By this I mean that from my understanding (and please understand I might have some of this confused even after two reads), this planet is not earth regardless of the fact that the wildlife and flora seem to parallel earth quite well. It would make for a nice parallel Earth story, except (again from my understanding) this world has some part to play in the making of our Earth. So-unless somewhere down the line we find that as it goes streaking through our solar system it somehow transports all of these element onto the earth (maybe likes James Blish's Cities in Flight) It just seems too much a coincidence to be so closely parallel.
So the science fiction part of the story involves two characters protagonist and antagonist. I had a difficult time deciding which was which.
Molric seeks to save the past of this planet; which seems destined to some catastrophe in the future where he comes from. Ezekial also comes from the future; but knowing that this planet's doom is imperative to Earth's existence he seeks to stop Molric.
But in the main story itself, which does in many ways remind me of the Three Musketeers with all the political and social intrigue, there are forces working against them both.
Rodrigan seems to represent an element of the religious order who are working with Molric (he is not aware exactly what Molric is other than a way to gain power over the empire and depose the emperor.) His motive could be good; but his methods sink any possibilities of putting him in a protagonist position.
The group that is gathering are ultimately working for the Emperor, who also would not qualify well as a protagonist.
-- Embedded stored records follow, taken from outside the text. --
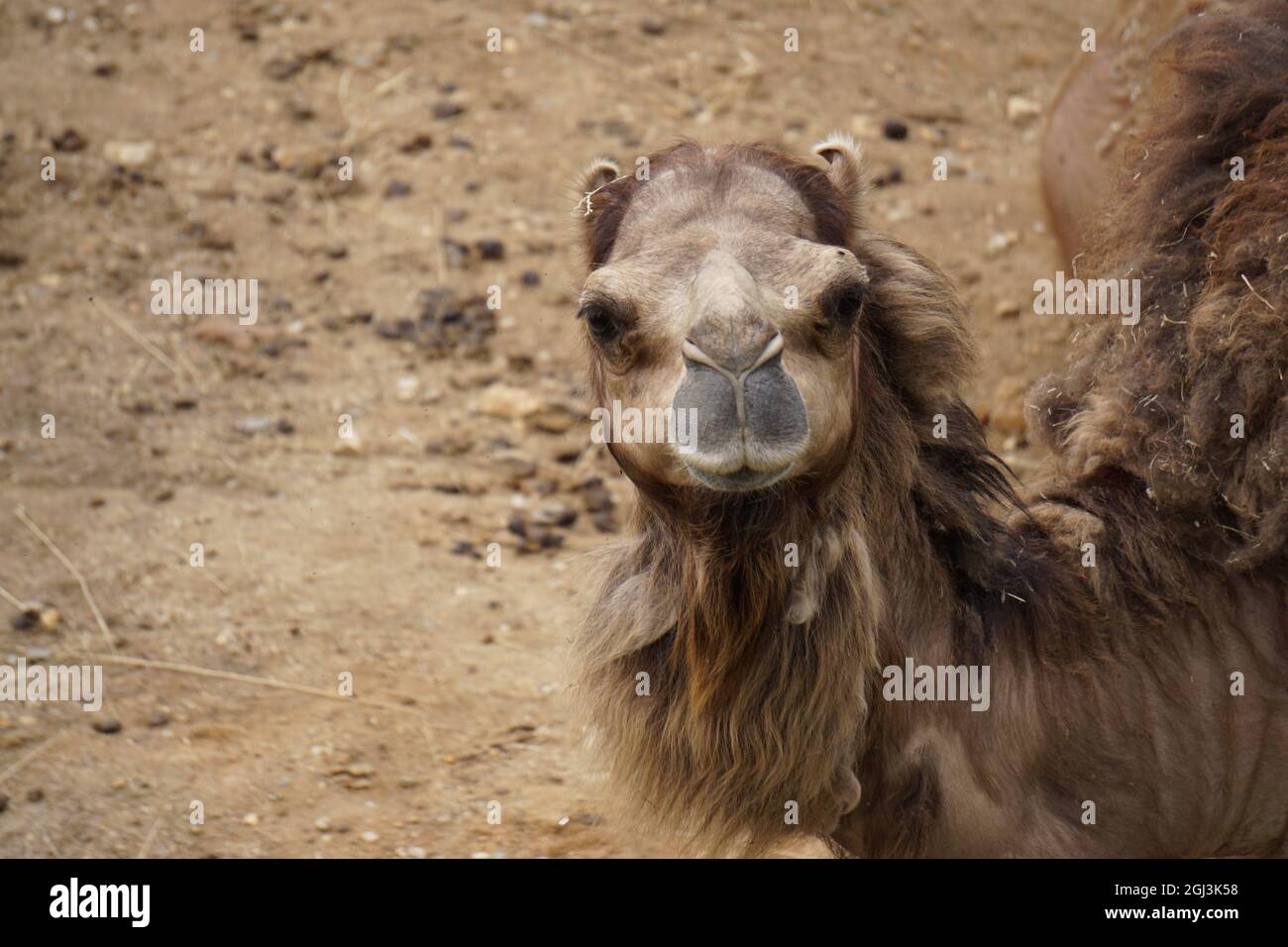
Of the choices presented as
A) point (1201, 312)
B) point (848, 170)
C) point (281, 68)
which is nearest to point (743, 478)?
point (848, 170)

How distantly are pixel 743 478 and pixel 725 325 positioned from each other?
317 mm

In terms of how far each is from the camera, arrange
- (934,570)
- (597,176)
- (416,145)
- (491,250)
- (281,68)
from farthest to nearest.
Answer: (281,68) < (416,145) < (491,250) < (597,176) < (934,570)

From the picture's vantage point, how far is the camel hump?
11.8 ft

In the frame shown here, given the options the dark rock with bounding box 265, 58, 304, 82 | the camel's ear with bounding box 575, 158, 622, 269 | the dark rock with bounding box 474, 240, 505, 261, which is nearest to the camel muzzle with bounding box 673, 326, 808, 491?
the camel's ear with bounding box 575, 158, 622, 269

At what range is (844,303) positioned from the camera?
326cm

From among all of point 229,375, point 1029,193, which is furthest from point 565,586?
point 1029,193

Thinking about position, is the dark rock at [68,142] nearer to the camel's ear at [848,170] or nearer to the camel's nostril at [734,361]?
the camel's ear at [848,170]

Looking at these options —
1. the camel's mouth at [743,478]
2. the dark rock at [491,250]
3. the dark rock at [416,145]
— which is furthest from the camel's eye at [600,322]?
the dark rock at [416,145]

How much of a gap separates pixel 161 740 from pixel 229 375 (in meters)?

But primarily Jerine and her sister Tilirine seem intimately associated with some higher power and they are presently aligned with Ezekiel without knowledge of his past or even his goals.
There is a vast intrigue that seems to orbit these two primary groups of players and in some large way it gives the appearance of one group attempting to push back the tide of time; while the other tries to restore it; while all else conspires to let time march on as it always has.
Though the historical accuracy (of peoples; institutions; economy and politics and not actual history of ours) can for some readers (this one) often throw them out, it does add both a mood and a sense of world building that makes it quite authentic. Add to this the peopling of believable characters both flawed and sometimes downright frustrating; this is a well written book that deserves a good read and probably more attention than I gave it the first run through.
---Possible spoiler alert-though my obvious confusion might abrogate it.-----
I am however still confused about the future characters mentioning having seen this worlds technological development before it's destruction when in another place it appears that the planet will be ripped from wherever it is and be thrown into our solar system where it becomes unlivable while its presence is necessary for the seeding the Earth with life.
What is not so clear is the possibility that Ezekiel is from a further future than Molric and has larger insight into what needs to take place. I'm only guessing at this because of what each character seems to have witnessed. Which brings us back to neither of them necessarily being the antagonist because they have differing perspectives from which to operate.(So even on the second read I may have missed something vital.)
I read this through Kindle Unlimited and initially when I started my comments I discovered that it had been prematurely taken back; so in order to see my notes and read it a second time I had to check it out again and I've no idea how that works out for the author as far as payment.
I shall purchase a copy soon for my personal library; not to read a third time (at least not right away), but rather just to help insure the author can sustain himself while finishing the work; so I can read the rest.